A related state of the art is described in the U.S. Pat. No. 689,648 (Lowry). Lowry teaches slotted sails in such a way as to result in individual profiles which overlap each other in part in the longitudinal direction of the boat, where this holds both for the main sail as well as for the head sail. The use of this sail is effective as long as the wind remains constant, that is, a wind where the flow direction and the flow speed do not change relative to the boat or, respectively, its sails. In addition, the direction of the boat or ship has to be maintained constant.
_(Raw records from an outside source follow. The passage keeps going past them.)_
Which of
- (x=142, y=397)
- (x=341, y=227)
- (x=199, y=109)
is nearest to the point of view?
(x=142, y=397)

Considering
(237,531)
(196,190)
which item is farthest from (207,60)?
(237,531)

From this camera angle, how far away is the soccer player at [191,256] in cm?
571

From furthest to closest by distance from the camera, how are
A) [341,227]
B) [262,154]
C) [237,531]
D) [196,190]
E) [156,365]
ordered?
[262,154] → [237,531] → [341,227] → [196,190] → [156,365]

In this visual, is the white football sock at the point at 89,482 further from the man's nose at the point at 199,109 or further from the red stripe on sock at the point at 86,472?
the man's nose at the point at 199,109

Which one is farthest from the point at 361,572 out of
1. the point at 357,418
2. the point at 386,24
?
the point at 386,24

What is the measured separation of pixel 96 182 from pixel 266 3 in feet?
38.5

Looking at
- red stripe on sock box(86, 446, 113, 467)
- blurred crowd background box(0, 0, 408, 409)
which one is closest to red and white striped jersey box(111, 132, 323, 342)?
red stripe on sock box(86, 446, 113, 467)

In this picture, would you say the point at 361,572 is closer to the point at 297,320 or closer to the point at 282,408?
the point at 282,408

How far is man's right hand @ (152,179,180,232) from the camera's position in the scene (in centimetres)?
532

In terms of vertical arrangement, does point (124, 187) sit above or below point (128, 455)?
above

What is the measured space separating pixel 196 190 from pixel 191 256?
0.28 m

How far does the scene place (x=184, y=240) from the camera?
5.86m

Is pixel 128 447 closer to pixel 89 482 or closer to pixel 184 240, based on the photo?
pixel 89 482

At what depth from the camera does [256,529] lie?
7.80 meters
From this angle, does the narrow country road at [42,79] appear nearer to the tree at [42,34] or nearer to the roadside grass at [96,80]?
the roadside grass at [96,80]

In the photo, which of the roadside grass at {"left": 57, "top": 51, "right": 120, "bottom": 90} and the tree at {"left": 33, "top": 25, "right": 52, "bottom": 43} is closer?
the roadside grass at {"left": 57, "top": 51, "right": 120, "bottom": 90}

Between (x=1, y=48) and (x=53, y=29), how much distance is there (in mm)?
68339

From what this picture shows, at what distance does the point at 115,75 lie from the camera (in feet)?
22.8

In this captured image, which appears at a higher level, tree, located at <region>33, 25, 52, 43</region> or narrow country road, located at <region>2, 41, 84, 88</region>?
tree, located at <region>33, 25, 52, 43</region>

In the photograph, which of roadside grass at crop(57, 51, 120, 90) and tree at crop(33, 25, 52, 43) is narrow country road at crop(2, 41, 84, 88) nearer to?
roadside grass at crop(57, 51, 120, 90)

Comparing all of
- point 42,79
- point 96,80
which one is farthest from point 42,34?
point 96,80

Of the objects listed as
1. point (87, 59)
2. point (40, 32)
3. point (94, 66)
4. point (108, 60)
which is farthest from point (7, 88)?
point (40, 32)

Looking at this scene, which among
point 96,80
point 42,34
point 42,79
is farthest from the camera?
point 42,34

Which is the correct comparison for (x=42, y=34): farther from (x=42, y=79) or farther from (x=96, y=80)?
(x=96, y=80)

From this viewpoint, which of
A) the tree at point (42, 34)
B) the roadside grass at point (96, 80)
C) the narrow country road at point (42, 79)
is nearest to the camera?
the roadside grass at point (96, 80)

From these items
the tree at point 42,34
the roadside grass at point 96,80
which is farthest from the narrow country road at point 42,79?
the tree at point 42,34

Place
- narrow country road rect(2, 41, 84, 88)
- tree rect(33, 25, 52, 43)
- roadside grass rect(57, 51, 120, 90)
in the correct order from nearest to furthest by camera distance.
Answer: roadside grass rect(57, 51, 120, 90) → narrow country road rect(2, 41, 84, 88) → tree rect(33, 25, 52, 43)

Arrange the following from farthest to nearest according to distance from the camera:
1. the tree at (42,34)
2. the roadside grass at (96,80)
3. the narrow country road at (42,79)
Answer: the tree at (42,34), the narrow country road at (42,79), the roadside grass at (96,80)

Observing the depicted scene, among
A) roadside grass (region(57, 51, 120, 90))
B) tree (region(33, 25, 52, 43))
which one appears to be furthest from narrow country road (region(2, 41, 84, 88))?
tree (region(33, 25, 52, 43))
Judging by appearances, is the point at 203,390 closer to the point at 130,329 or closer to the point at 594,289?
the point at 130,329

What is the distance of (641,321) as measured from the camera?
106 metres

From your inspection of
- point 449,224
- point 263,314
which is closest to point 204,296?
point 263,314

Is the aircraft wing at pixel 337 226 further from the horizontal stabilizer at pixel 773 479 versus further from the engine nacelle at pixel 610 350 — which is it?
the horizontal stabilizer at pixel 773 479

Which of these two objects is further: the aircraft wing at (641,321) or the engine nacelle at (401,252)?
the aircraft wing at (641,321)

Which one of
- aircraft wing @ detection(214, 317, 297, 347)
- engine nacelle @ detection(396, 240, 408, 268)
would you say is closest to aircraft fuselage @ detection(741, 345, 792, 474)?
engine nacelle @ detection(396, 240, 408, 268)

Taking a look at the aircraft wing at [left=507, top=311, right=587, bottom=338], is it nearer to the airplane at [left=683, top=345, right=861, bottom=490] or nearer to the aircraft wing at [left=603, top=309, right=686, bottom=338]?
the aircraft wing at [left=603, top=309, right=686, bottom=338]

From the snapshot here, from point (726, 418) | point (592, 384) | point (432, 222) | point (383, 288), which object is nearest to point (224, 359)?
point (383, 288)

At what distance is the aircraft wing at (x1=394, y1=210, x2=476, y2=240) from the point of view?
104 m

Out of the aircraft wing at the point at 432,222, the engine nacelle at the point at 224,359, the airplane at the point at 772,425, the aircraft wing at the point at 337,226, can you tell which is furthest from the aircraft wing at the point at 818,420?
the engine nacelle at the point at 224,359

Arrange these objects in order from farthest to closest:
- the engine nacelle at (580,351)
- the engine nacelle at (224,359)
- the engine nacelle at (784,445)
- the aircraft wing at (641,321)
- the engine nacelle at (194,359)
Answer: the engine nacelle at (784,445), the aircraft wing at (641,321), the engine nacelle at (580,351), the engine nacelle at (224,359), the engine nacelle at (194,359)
If the direction of the ship is no longer constant and this becomes extreme upon a turning of the boat, that is, upon a change in direction, then the flow direction changes to the other side of the boat. The windward and the leeward directions are exchanged and the individual profiles have to be stretched or, respectively, varied via the foot rope corresponding in each case. This is performed in a conventional way, that is, via in each case individual steering ropes which are coordinated to the individual segments of the sail and which thus can only be operated individually and are correspondingly attached at a corresponding large number of points. In case of a required change in the sail, that is, in case of one of the maneuvers recited above, each steering line has to be individually released, the individual profile has to be individually steered and/or varied or, in case of a simultaneous operation, a rope and cable mess has to be expected. This means that the steering ropes and cables entangle and there eventually occurs separate guiding of the individual profiles of the sail. Even if no entanglement occurs, each individual control line has to be individually again attached. In addition, the control ropes have to be handled such that the rear parts or afterleeches of a forward individual profile have to be passed at the front part of the luffs of the individual profiles disposed behind. Thus these individual profiles have to be passed without being entangled. This means that the rear parts have been guided around the respective warping point in each case.
If this results in delays during actual maneuvering, for example because of the entanglement, then the danger of capsizing is naturally very large. Just because of this problem, but also because of the rope entanglement, this conventional proposal has not had much success. This can be understood since for nearly every individual profile a special operation would be required.